## Source material:
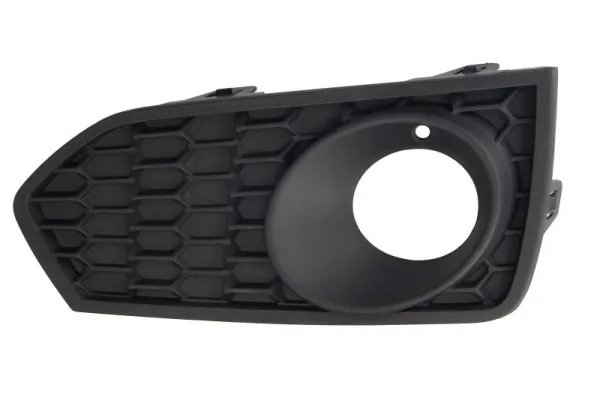 GRILA VENTILATIE, BARA PROTECTIE BLIC 6502-07-0069920P - Compatibil cu BMW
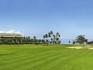  فندق سوفيتيل كرابي فوكيثرا  Sofitel Krabi Phokeethra Golf and Spa Resort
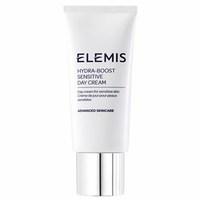 Elemis Hydra-Boost Day Cream for Sensitive Skin 50ml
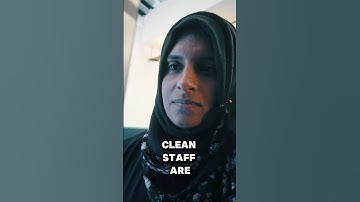 Fitness Testing for a Half Marathon: Aliya Visits My Vital Metrics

## Task prompt:
Word for word, print the material above, but without its pictures.

## Response:
 GRILA VENTILATIE, BARA PROTECTIE BLIC 6502-07-0069920P - Compatibil cu BMW
  فندق سوفيتيل كرابي فوكيثرا  Sofitel Krabi Phokeethra Golf and Spa Resort
 Elemis Hydra-Boost Day Cream for Sensitive Skin 50ml
 Fitness Testing for a Half Marathon: Aliya Visits My Vital Metrics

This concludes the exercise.